Here is my advice on 5 things parents of special needs children can do to help your child through a school closure.
1. Get + read the most recent IEP for your child.
In the Individual Education Plan there are two key items you should be aware of:
Goals: You and the teacher of record as well as any service provider should have worked together on goals for your child. These are important guides for what you can be doing with your child at home.
For instance, if one of the goals was to learn about reading a clock and understanding elapsed time, that could be a skill you can work with at home. If a goal was for your child to pick from a field of three options for a cause/effect reaction, have your child pick lunch from three options. I know there are many different abilities, so there are going to be many different goals. Focusing on your child's goals in their IEP can make it easier to decide what you want to teach and review with your child.
Provisions: Be aware of what services your child usually gets and how often as part of their IEP, such as speech therapy, occupational therapy or physical therapy. Depending on where you live and how the decision to close school was made, your school district may have to compensate for these lost services.

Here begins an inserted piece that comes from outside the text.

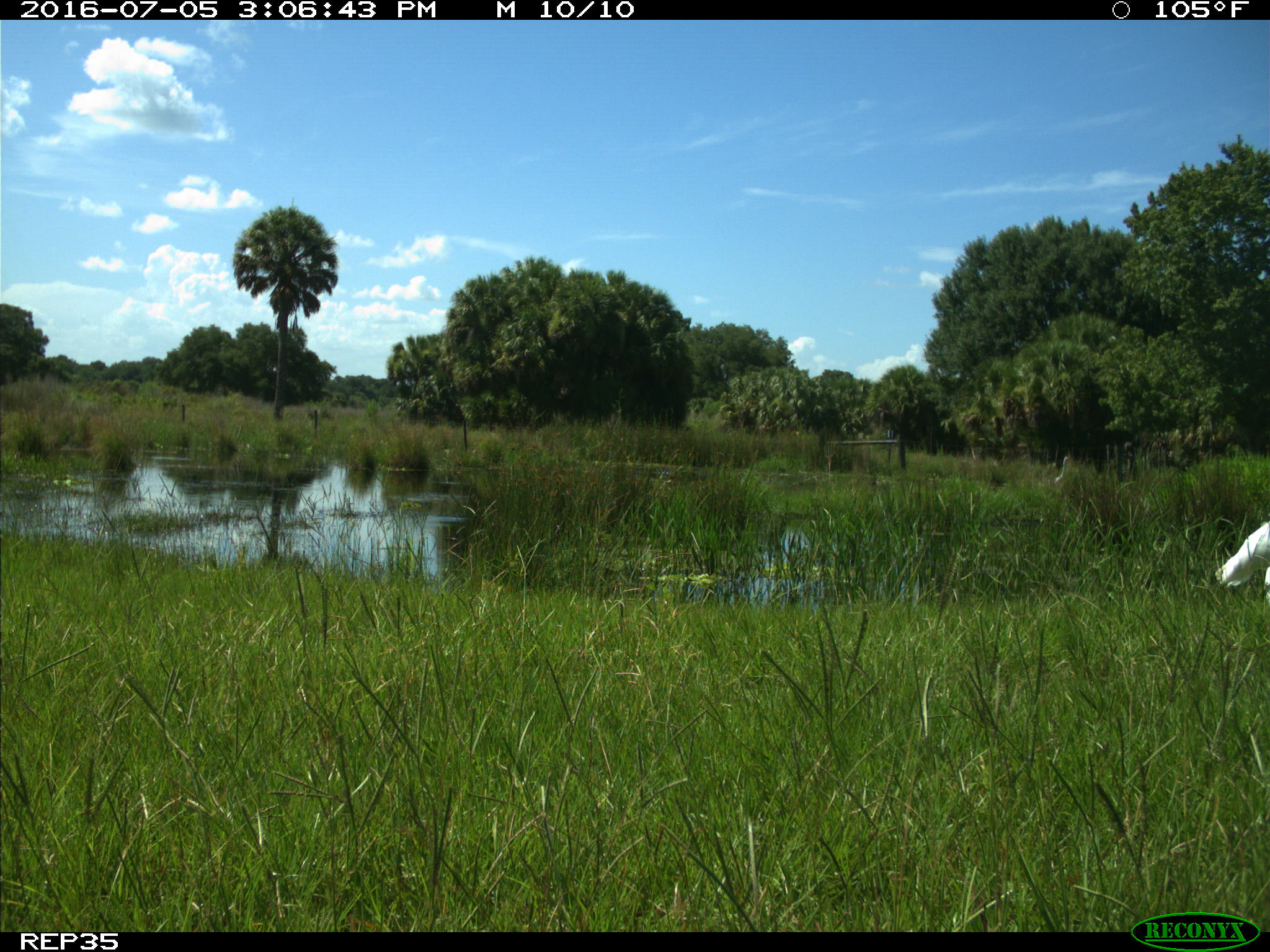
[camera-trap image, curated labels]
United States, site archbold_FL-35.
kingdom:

If your school district is closed by government order the school district will not have to compensate for that lost time (or for any time covered by already-scheduled school vacation days). It is only when a school district has closed by their own decision without permission to waive the school day, while still providing education services for the general-education population that special education services would have to be counted in the provisions.
2. Ask for a basic daily schedule.
Contact your teacher of record to ask for a basic daily schedule. You are not required to follow it completely, but students like consistency. If you can create a schedule with some pieces of what your child was used to, it will be helpful. Everyone can do some kind of calendar time, math center time or reading time. Work with what you have at home.
3. Explain the disruption with care.
If your child is asking every day, "is it time for school?" or is starting to have meltdowns because they're not on their usual schedule, think about what you can say to your child that meets them where they are. If they can understand school is closed because of a sickness, then share that, and use a calendar to show how many days you have been staying home. If your child is confused and unable to process, tell them the school is on a break. Focus on talking about what the experience of having an extended break from school is like, instead of trying to explain contagious disease and social distancing.
4. Lower your expectations.
This is an extremely stressful time for all Americans—parents and kids. Your family's focus should be on staying safe and healthy. If you don't have every assignment done, if your child spends more time on a screen than usual, believe me, it's fine. There may be regression, and there will be less progress than you wish, but your child will be safe from getting sick and you will be safe from fearing for your child's health.
5. Use the resources in your community.
It's inspiring to see how many communities and organizations have rallied to offer support and resources. Many school districts are offering food pickups, online educational platforms are offering free programming, and across the country, community shelters and services are ramping up to help people. Use your school's website for information about your child's school and to learn what plans are being put into place to deal with closures. The PTAs at many schools have online groups on Facebook, Konstella or other digital community apps where parents are connecting and sharing information, including ways to support your school and community.
Stay safe and healthy. Enjoy the time you have with your child and family. We'll see you when the schools reopen—and we'll greet your kids with the biggest smiles.